Jack and Margaret didn't have a large family to leave things to. What they had a deep and abiding love for God and an understanding that the Kingdom was worth investing in. Even after Jack’s passing, Margaret still thought generationally.

She had invested in the Church Loan Fund — practical certificates that earned reliable interest and supported her modest needs. But Margaret had thought carefully about what would happen to those certificates when she no longer needed them. With quiet intentionality, she named the United Pentecostal Foundation as the beneficiary. It cost her nothing in her lifetime. She drew the interest she needed, lived with dignity, and held loosely to what was never really hers to keep. Then, when she passed, those certificates became a substantial endowment — one that continues to fund Apostolic education year after year, long past the last day she sat in her favorite chair to pray.
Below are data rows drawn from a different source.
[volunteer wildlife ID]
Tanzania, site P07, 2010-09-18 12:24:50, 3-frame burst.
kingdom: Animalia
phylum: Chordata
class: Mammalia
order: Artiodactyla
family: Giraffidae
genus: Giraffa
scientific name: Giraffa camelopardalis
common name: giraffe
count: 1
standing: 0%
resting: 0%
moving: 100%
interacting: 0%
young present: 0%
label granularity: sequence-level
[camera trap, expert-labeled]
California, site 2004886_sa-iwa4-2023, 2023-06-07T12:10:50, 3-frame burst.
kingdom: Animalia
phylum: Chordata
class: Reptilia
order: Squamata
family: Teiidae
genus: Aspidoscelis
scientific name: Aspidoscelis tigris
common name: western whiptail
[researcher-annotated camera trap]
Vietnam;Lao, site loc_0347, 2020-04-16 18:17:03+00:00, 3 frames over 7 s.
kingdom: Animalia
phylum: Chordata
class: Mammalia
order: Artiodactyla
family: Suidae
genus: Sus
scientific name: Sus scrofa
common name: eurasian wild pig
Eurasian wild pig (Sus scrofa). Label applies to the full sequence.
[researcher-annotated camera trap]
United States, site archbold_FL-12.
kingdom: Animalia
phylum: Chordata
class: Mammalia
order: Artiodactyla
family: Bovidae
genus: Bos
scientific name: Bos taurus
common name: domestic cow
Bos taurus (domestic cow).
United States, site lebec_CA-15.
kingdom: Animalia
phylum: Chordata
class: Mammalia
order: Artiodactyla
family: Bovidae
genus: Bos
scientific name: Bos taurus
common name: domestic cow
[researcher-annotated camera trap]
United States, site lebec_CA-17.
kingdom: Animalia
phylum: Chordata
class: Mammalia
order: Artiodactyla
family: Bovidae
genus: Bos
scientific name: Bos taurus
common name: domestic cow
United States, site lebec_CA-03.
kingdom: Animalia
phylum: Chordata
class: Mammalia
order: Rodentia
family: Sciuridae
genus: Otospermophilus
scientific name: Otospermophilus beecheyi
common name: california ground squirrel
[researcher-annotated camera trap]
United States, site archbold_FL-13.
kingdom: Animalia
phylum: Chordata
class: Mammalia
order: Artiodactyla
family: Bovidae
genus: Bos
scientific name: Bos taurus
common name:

Jack and Margaret also held charitable gift annuities, which gave then additional income throughout their lifetimes while positioning them to leave yet another endowment behind — this one benefiting multiple ministries and missions across the United Pentecostal Church. Two streams of generosity, flowing from one faithful couple.

Jack and Margaret had no children. But the generations coming behind them are better because they lived. They saw young ministers who would never know their names, future students who would never hear their story, and they decided they were worth planning for anyway. That is Kingdom vision in its purest form — not giving because someone is watching, but because eternity is.

What if the most powerful thing you did in your lifetime was something you arranged quietly, that took effect after you were gone?